PAGE EXCERPT.
※

All FFI functions return an `i32` status code (`NORU_OK = 0`, negative values for errors) and catch panics at the boundary. See `src/ffi.rs` for the full surface.
### `noru::audit` (Quantization Drift)
| `AuditSample` | Borrowed feature lists for audit-only evaluation |
| `FeatureSet` | Trait for reusable STM/NSTM sample adapters |
| `QuantizationReport` | Aggregate sign/range/error metrics for FP32 vs i16 |
| `audit_quantized_model()` | Compare FP32 weights against a quantized model |
| `TrainableWeights::audit_quantization()` | Quantize and audit in one call |
| `NnueWeights::audit_against_fp32()` | Audit a saved/reloaded quantized model |
### `noru::network` (Inference, i16)

※

CHALLENGES.
• 1. In the noru API excerpt, which function quantizes and audits in one call?
• 2. Reproduce the passage of the noru API excerpt starting at "All FFI functions" and ending at "the full surface.".

DATA SUPPLIED.
※

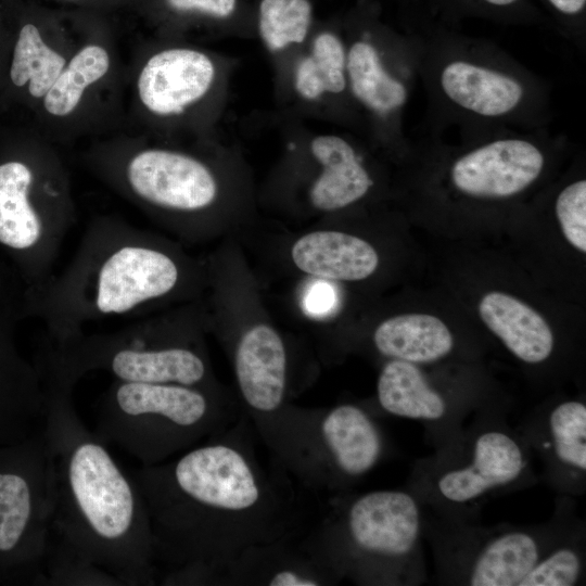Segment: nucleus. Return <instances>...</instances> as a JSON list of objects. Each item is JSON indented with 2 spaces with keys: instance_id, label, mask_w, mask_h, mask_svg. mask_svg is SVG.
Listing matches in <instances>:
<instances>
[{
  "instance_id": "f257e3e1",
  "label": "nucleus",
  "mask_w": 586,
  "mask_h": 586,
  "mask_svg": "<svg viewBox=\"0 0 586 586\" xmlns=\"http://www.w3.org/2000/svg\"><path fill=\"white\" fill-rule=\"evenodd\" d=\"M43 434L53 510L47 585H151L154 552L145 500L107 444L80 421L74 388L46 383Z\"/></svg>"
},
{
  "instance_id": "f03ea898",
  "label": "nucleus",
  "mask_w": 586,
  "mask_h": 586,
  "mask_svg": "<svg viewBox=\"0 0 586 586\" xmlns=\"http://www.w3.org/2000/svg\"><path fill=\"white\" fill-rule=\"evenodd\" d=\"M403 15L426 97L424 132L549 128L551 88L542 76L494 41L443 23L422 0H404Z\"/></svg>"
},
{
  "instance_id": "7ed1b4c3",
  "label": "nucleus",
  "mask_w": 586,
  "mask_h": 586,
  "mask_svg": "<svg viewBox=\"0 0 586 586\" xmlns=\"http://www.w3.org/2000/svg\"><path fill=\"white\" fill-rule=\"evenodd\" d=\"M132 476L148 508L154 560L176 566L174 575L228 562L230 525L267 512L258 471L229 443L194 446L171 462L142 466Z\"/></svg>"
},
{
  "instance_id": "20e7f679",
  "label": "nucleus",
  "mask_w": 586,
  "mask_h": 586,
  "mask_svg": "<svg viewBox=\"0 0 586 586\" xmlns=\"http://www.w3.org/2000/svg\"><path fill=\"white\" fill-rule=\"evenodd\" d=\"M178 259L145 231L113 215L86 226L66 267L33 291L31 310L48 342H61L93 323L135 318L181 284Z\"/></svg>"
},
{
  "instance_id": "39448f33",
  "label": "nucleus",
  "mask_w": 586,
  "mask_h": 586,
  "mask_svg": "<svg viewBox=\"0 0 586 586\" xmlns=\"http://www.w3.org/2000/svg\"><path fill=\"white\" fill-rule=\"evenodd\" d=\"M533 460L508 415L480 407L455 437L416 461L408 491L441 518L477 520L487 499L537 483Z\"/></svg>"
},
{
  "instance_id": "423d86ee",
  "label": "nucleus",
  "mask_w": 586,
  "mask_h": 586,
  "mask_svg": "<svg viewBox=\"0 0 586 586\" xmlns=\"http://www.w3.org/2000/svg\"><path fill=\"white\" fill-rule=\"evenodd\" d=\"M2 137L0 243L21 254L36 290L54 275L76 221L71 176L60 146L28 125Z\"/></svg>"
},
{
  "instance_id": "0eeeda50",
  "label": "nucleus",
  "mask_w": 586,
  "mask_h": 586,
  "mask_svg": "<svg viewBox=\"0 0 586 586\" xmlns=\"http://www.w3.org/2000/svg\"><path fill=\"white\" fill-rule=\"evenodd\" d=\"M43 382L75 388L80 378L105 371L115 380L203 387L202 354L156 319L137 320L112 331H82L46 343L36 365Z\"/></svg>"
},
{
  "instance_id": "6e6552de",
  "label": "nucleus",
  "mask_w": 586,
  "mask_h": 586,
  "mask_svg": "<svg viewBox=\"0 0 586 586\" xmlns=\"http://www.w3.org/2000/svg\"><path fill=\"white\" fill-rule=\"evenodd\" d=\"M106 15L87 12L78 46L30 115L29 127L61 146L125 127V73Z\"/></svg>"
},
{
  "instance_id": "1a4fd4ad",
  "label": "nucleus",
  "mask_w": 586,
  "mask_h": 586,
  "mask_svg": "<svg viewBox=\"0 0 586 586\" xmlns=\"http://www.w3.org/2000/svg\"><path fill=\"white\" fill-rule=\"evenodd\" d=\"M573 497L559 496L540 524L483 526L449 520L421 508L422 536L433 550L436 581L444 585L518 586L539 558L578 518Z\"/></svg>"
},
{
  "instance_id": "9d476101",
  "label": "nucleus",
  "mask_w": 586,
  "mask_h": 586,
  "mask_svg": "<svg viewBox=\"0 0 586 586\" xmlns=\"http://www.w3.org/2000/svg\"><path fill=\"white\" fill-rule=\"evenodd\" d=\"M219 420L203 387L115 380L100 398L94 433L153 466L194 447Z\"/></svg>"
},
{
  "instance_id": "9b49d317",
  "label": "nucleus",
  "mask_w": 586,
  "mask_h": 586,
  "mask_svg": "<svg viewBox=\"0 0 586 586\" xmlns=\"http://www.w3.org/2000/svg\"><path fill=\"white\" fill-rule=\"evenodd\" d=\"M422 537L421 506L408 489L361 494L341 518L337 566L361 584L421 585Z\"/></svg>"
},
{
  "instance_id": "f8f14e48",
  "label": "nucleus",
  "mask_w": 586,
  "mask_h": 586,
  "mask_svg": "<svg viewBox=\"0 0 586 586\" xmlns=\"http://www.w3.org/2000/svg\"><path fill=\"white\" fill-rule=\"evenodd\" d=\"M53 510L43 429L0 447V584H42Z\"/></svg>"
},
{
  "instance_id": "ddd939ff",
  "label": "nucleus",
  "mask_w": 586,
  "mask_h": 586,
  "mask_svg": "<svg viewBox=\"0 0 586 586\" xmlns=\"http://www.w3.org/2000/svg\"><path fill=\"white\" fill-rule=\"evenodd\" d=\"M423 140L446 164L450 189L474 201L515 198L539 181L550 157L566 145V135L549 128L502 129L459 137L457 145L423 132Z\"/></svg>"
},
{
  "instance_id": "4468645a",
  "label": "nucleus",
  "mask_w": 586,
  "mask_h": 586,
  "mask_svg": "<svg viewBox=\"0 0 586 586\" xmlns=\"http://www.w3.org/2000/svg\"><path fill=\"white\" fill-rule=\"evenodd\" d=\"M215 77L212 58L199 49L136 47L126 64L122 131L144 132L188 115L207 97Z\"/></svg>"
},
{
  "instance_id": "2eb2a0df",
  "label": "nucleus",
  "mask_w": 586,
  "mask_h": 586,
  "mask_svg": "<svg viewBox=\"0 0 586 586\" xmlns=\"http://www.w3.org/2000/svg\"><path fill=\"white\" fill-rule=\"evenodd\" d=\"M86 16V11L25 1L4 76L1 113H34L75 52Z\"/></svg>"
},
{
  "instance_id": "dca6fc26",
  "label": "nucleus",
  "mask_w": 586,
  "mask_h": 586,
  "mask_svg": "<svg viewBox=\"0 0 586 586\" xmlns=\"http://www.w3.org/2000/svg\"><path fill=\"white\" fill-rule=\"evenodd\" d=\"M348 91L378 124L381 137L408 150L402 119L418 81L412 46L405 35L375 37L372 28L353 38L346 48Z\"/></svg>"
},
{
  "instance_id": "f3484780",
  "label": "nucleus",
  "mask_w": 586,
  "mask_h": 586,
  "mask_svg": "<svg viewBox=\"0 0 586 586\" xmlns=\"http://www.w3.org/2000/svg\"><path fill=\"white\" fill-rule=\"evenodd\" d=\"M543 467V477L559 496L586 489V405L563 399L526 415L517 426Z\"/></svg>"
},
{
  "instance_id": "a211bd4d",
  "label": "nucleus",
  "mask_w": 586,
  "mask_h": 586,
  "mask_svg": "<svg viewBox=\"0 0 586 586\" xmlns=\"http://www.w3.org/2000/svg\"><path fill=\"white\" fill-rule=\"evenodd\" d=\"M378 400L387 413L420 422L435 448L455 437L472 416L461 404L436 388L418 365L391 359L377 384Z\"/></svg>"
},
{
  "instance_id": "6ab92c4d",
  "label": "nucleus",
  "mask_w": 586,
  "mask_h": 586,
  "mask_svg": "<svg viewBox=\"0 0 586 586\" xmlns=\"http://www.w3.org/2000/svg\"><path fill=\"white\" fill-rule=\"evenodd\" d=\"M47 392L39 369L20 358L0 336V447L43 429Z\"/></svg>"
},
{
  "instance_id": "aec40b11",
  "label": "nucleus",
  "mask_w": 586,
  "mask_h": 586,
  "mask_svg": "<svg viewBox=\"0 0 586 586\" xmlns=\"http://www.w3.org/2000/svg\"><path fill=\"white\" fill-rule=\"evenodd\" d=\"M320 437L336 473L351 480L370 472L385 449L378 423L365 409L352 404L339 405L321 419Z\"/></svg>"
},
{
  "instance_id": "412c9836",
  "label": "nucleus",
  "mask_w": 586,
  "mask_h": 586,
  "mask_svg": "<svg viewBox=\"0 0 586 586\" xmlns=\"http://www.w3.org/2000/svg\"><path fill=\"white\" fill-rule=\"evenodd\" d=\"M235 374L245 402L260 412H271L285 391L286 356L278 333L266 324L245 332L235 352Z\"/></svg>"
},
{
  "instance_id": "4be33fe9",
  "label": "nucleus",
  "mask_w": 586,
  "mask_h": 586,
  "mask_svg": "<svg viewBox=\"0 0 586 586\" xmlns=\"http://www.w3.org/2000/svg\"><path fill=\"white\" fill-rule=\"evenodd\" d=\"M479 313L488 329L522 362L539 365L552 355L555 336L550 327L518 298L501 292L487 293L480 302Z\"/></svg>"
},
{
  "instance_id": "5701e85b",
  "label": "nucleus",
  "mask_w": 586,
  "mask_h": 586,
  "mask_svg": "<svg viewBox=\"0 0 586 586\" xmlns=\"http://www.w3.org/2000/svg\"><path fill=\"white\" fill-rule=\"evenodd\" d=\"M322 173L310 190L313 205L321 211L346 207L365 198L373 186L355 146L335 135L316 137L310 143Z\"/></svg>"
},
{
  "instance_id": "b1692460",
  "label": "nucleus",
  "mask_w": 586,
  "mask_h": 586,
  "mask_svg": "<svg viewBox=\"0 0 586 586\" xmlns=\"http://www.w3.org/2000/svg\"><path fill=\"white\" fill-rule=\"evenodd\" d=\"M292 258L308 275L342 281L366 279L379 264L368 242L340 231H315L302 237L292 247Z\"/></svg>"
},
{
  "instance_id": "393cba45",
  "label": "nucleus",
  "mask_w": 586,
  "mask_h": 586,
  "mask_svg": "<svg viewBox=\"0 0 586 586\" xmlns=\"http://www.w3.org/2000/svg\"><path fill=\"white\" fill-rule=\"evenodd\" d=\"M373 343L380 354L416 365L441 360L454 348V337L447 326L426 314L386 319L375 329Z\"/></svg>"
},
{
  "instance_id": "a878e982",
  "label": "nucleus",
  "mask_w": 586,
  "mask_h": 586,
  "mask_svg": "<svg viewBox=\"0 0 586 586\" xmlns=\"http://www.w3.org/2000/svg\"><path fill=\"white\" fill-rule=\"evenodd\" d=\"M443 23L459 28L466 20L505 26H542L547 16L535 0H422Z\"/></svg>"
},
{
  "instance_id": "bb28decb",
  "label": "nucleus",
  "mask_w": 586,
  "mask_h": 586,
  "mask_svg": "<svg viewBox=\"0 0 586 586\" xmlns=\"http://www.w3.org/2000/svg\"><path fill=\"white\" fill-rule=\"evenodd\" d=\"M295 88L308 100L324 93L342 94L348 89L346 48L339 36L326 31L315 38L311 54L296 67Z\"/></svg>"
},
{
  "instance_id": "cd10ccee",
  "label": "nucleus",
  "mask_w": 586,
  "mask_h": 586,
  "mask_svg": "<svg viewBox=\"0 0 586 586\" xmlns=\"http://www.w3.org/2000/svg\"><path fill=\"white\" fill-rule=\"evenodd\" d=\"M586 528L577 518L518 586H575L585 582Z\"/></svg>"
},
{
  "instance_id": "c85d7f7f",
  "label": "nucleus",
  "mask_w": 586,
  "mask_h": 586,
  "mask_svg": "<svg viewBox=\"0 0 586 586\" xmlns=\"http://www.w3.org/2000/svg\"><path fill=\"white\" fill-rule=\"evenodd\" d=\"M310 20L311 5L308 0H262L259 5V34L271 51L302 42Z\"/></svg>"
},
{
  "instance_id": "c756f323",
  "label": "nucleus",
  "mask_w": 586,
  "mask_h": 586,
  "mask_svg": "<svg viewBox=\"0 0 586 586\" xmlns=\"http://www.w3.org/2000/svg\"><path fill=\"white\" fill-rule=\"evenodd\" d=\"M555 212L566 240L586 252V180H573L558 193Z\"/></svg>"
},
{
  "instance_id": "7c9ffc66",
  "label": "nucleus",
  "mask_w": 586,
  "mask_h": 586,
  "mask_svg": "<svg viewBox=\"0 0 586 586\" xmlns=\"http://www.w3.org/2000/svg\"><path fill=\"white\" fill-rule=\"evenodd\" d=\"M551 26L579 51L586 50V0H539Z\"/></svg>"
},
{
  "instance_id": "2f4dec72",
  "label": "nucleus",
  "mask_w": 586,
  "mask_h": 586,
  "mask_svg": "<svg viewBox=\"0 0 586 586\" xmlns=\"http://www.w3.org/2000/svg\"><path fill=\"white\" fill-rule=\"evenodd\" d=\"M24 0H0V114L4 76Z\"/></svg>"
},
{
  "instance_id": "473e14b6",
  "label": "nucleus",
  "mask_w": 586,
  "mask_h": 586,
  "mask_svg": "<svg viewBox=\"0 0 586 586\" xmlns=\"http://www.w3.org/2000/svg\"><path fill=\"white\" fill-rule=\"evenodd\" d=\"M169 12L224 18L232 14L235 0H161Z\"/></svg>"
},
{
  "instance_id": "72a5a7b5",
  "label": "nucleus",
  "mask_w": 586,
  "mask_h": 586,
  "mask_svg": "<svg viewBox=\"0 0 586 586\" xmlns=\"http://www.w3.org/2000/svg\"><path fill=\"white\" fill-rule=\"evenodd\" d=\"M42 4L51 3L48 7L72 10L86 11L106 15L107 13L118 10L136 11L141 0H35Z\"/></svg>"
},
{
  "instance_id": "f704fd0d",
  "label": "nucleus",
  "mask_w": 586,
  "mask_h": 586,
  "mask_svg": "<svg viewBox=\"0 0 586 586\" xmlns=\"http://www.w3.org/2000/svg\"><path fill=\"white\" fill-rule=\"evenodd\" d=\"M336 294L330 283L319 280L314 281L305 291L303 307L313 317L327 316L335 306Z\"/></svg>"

※

TASK RESULTS.
• 1. `TrainableWeights::audit_quantization()`

• 2.
All FFI functions return an `i32` status code (`NORU_OK = 0`, negative values for errors) and catch panics at the boundary. See `src/ffi.rs` for the full surface.